11:00pm, September 11th: There have been a few questions about how to design the let shifter.  Think of the shifter design in three stages.  First design a 32-bit left shifting component.  This component takes three inputs, a 32-bit number to shift, B, a 5-bit shift amount, sa, and a 1-bit fill bit.  It takes B, shifts it to the left sa bits and fills in the least significant bits with sa copies of the fill bit.  It will be helpful to think of this component as series of shifts that do, or do not, shift the input left in successive fixed powers of two.  The second step is to consider how to use a single copy of this left shifting component to compute the three required operations, left shift logical, right shift logical and right shift arithmetic.  Each one can be accomplished by optionally transforming the inputs, setting the correct inputs of the left shifter above, and then optionally transforming the outputs.  Finally, implement the transformation and selection logic to compute each of the three shift operations with the one left shifting component.

5:00pm, September 11th: There has been some confusion about the requirements for your circuit's overflow bit.  Your circuits must correctly compute overflow when adding and subtracting and we expect you to implement a small amount of logic to do this.  However, you need not do anything with the overflow bit besides compute it.  The whole ALU circuit does not need (although it's fine if it does) have an overflow output.  To compute the overflow you will have to carefully consider the design of your 32-bit adder and modify it so you correctly compute the overflow for 2's complement math.  Any method that correctly computes the overflow is acceptable as long as it does not significantly decrease the performance of your circuit.

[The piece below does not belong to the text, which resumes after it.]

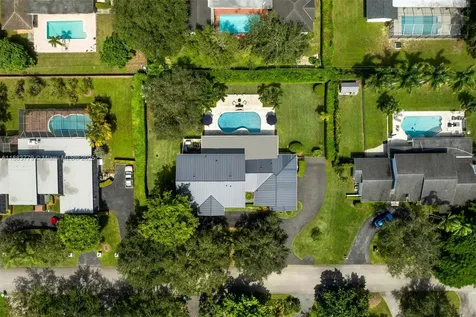 7425 SW 115th Street Pinecrest FL 33156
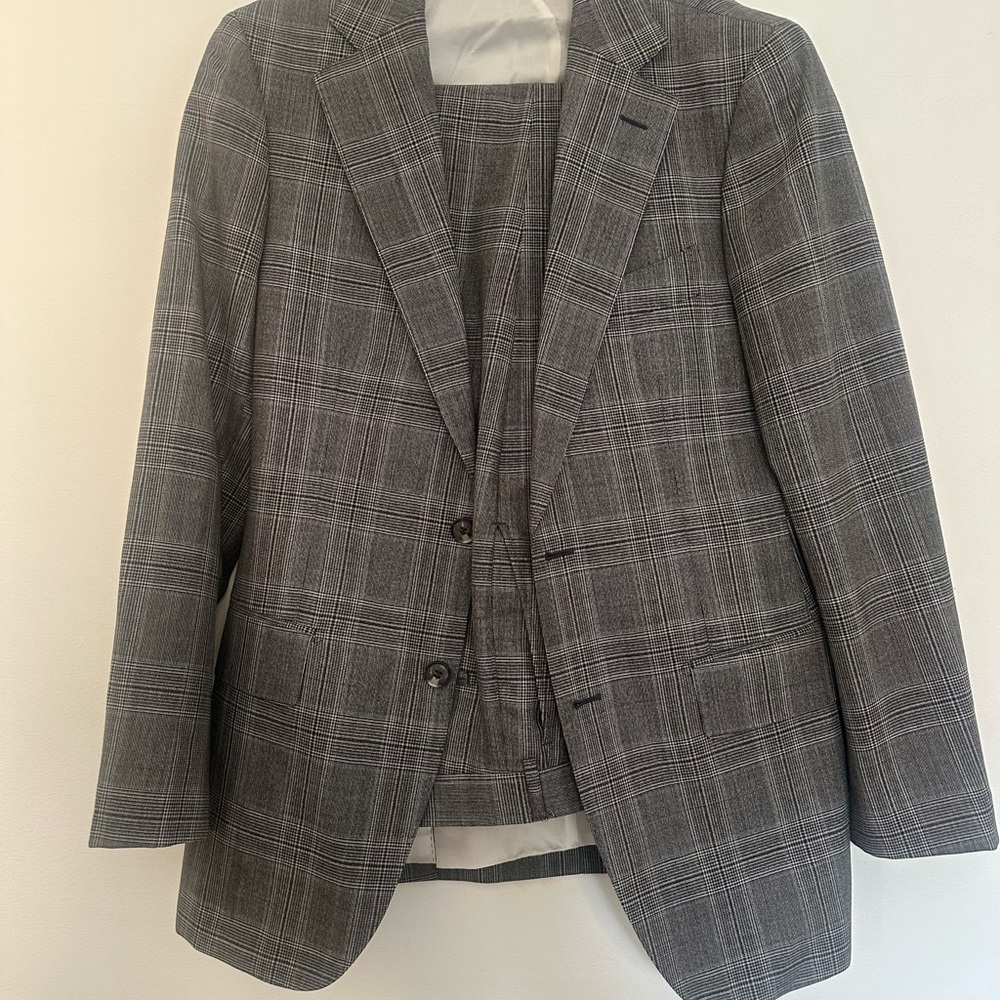 Suitsupply suit size 38R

5:00pm, September 10th: There have been a few questions about logging in Logisim.  In general, the Logisim's online help provides useful information about using Logisim.  Specifically, the logging section explains the logging tools in more detail than will be summarized here.

The Logisim logger will record any change to the value of selected circuit components during simulation.  These changes can be either manually created using the poke tool or automatically caused by the clock. All memory components, inputs, outputs, clocks and probes can be logged.  The recorded values can either be logged in memory and displayed in a window on screen (the default) or recorded directly into a file.

When you bring up the logging window the three tabs allow you to, respectively, choose the components to log, view the current logged results, and enable file recording by selecting an output log file.  The table and file tabs are relatively self explanatory.  In the selection tab, the left window displays the components of the current circuit that can be logged and the right window displays the components that are currently being logged.  Selecting a component in the left window enables the add button which enables logging for that component and likewise selecting a component in the right window enables the remove button which disables logging for the selected component.

The radix of recorded values can be changed between 2, 10, and 16 by selecting a component from the right window and pressing the "change radix" button.  The "move up" and "move down" buttons change the order the logged values are recorded in the on screen table and output to a file. This file can then be opened in a spreadsheet program.

5:00pm, September 10th: Using buses dramatically reduces the visual complexity of your circuits and significantly reduces the wiring work for this assignment.  Make sure to put them to good use. Whenever possible you should combine groups of wires logically associated as the bits of a single value into a single bus wire representing the entire value.  Almost every component can be configured to use bus wires directly by altering its "Bit Width" parameter, although sometimes you must make the selection before you place the component into your circuit.  This is particularly important when defining inputs and outputs.  Specifically, the final ALU should have exactly four inputs (A[32bits], B[32bits], shift[5bits], and opcode[4bits]) and one output (answer[32bits]) although feel free to use different labels.